● **Your goal**
Copy all lines of the listing that include the string "United".

[Opening Excerpted records section]

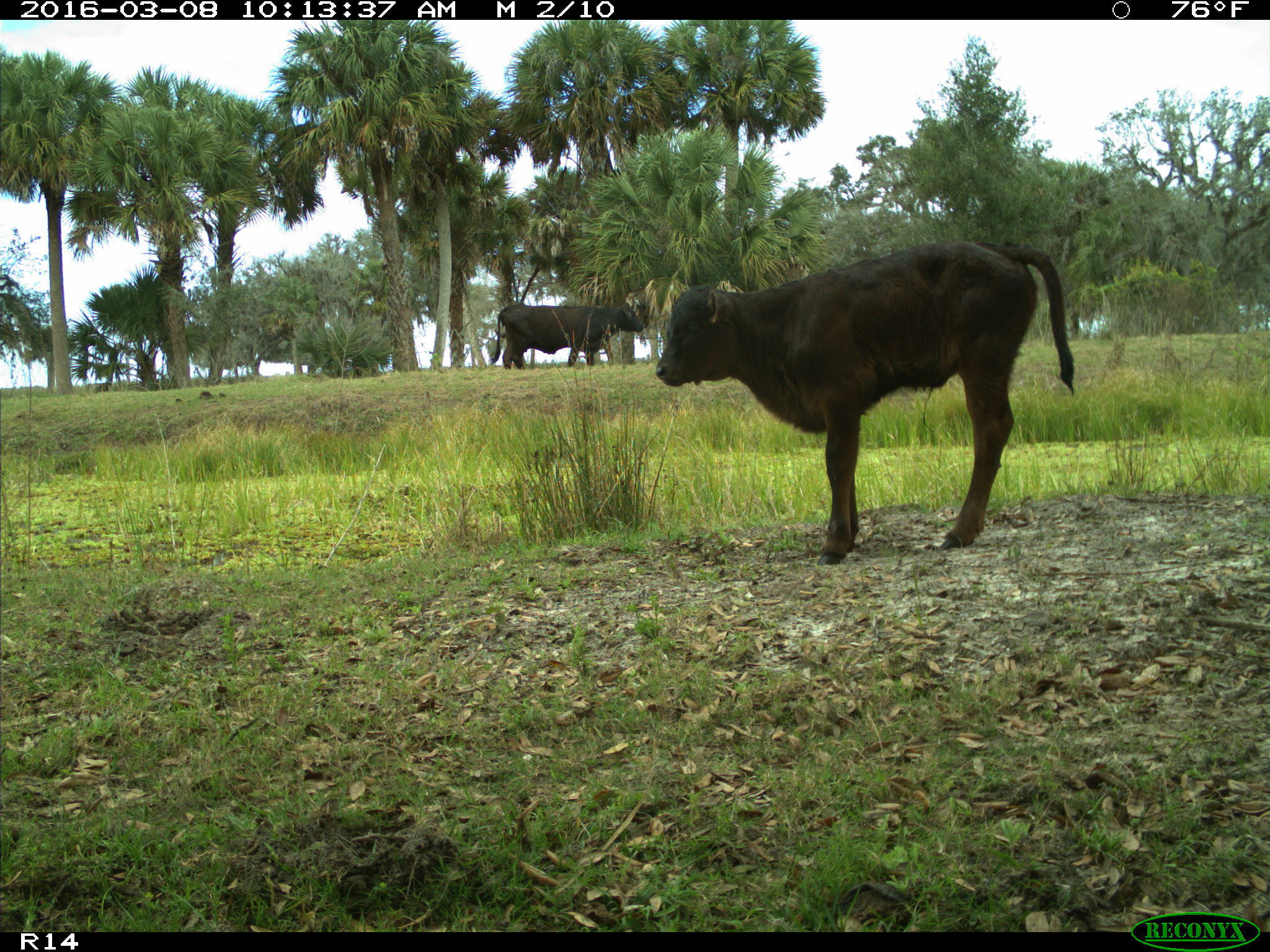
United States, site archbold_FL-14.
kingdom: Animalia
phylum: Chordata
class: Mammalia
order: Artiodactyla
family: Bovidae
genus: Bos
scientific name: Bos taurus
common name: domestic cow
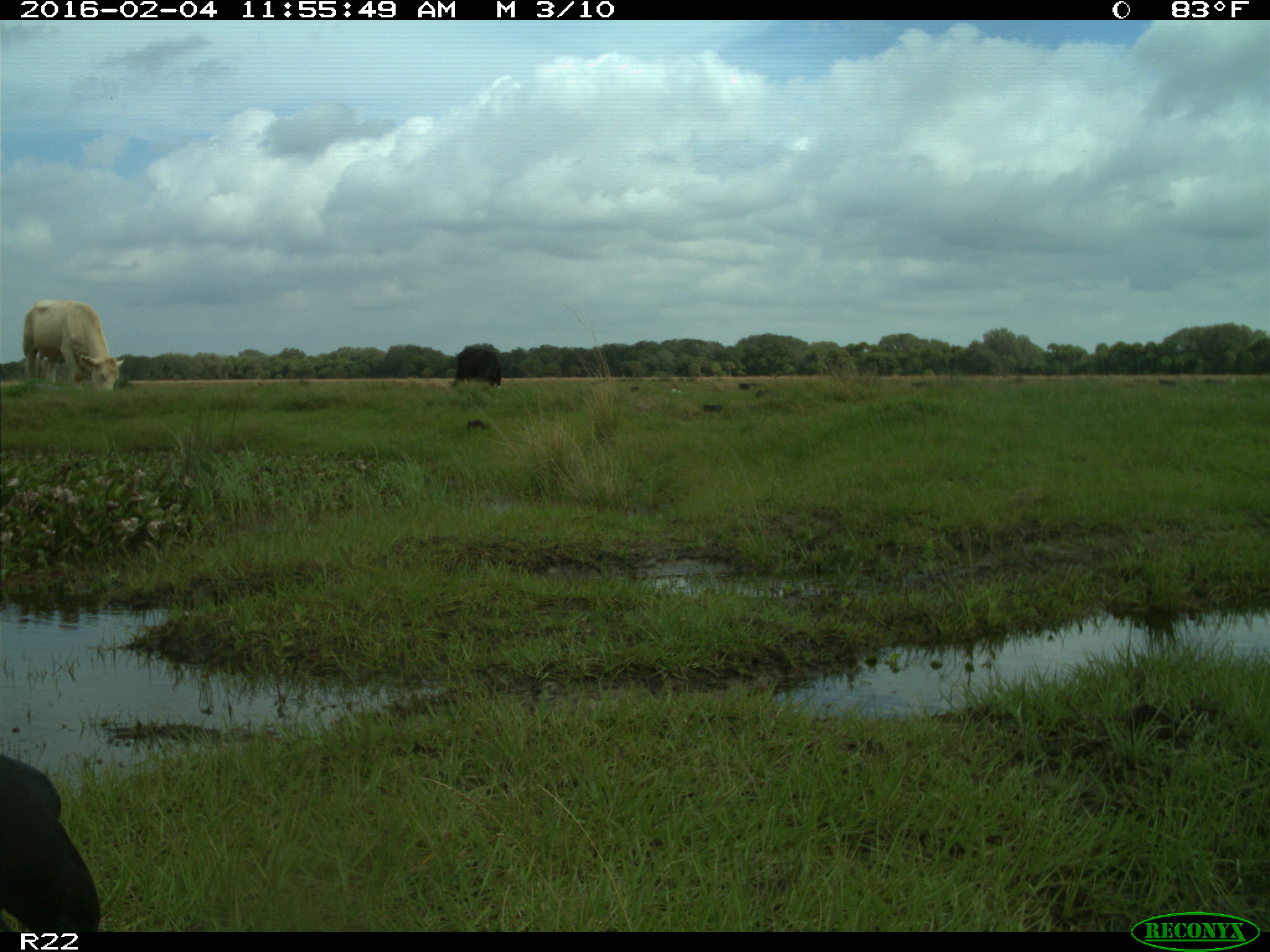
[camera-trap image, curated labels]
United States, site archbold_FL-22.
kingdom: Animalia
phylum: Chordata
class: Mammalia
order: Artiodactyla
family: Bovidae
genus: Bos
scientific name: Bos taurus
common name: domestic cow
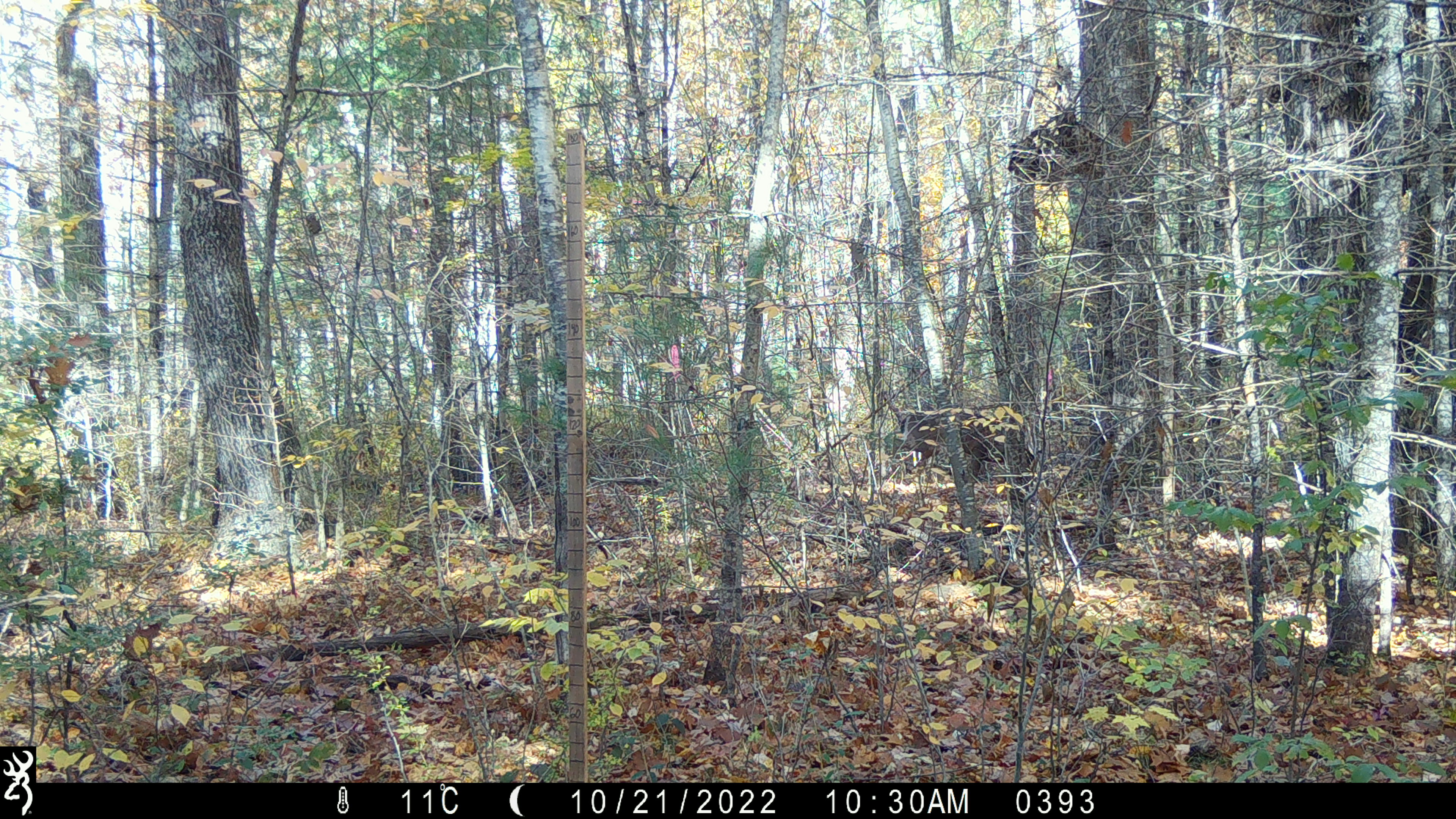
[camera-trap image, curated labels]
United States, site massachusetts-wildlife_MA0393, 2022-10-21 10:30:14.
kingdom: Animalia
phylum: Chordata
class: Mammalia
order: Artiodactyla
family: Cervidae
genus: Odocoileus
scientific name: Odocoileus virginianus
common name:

[Closing Excerpted records section]

● **Solution to the exercise**
United States, site archbold_FL-14.
United States, site archbold_FL-22.
United States, site massachusetts-wildlife_MA0393, 2022-10-21 10:30:14.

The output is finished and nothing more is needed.